The very first story I ever wrote was written from the perspective of a collective mind. So, as they say on /b/, this question is very relevant to my interests.
I would approach the concept of an intergalactic hive mind from the perspective of sociology, neuropsychology, and biology. A hive of bees can be considered as a single organism: only the queen can reproduce, the drones have the status of ejaculate (of which only one sperm will fertilize the egg and the rest die) and the workers are the limbs of the hive that have no individual goal, only strive to provide for the hive. At the same time an individual bee does in fact provide for itself (it would be useless for the hive, if it didn't eat or rest and died), and clearly shows individual behavior independent of the hive.
The human brain, too, while apparently a unified organ creating a single consciousness, contains a not insignificant number of correlated but independent processes. For example, you can walk and talk at the same time. In fact, you can walk without having to consciously take care of that, so "something" inside you is regulating that behavior while your mind is otherwise occupied. Therebare people who have lost half their brain and still live and function quite normally -- so what was that part of the brain for? There are distinct parts in your brain that have different functions much like the individual bees in a hive: one part takes care of your inner organs, another processes visual information, one regulates emotions, and so on. This is a simplified view, of course, and in truth many functions are spread out over many parts of the brain (just like many worker bees collect food, and many take care of the eggs), but no function involves the whole brain.
You can find analogies in sociology and other sciences yourself, and I'm sure you're already able to see what I'm getting at:
A hive mind, while interconnected, does not necessitate that all parts are directly connected to all others (that would be dysfunctional), that all parts are always "on", that all parts are the same and have the same functions, or that individual parts have no other functions besides thoae related ro the hive. On the contrary, it would be highly functional if individual hive members could think and take care of themselves if they ever got disconnected from the hive (e.g. due to transmission failure or disease). In fact, if all of the hive but one member died, it would be good if that member had the potential to "turn into a queen" and start a new hive.

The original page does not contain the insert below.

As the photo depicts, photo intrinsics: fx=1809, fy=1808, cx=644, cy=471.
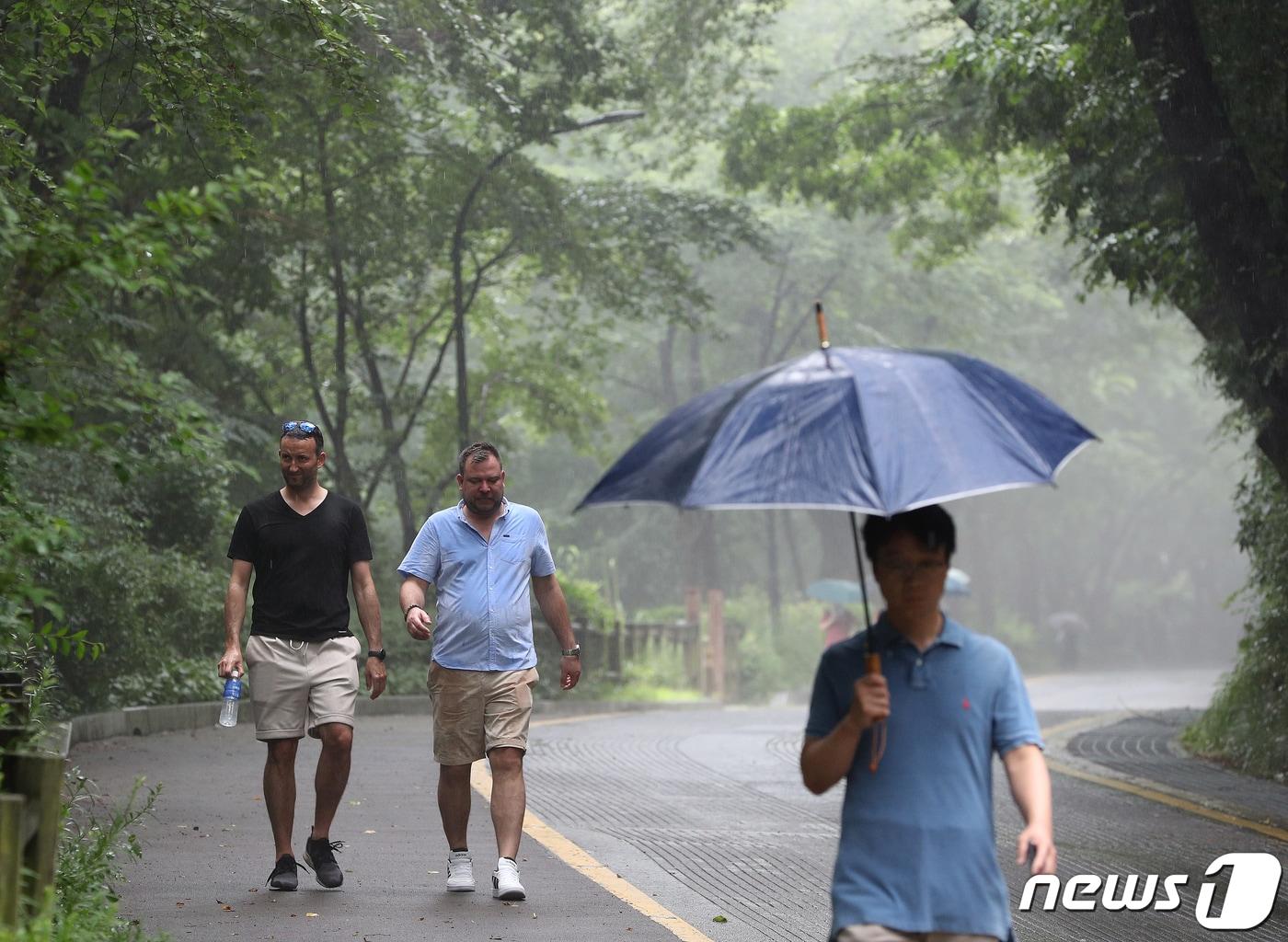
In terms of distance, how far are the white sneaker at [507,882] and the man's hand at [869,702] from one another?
4.00 meters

It is very unlikely that a hive mind would have unified thinking. If it had, all members all axross the universe would have to eat and sleep at the same time and walk in lockstep. Obviously that won't work. Individual members will encounter individual problems that tjey have to take care of, and a myriad of these problems will happen at the same time. Therfore it is highly likely that individuality will remain in existence in the individual members of a hive mind, to a not inconsiderate degree. They will have individual consciousness, individual emotions, and individual goals that will interact with the hive's goal not unlike the differing and often contradictory and mutually exclusive aspirations that humans today often experience.
Some people believe that meditation and other spiritual practices connect you to the universe and all living beings inside of it. Yet spiritual masters aren't mindless ants, remote controlled by the universe. They are very much individuals, despite feeling themselves in tune with what the univerae "wants".
From all this follows that you can write a story about a hive mind both from the perspective of an individual member (in first or third person singular), from the perspective of a temporary or pwrmanent functional subcollextice (in first or third person plural), or -- though that will be difficult to conceive of, because it lies so far outside or experience -- drom the perspective of the total mind itself. I imagine that latter perspective to be a xacophony of a myriad synchronous thoughts -- and unreadable.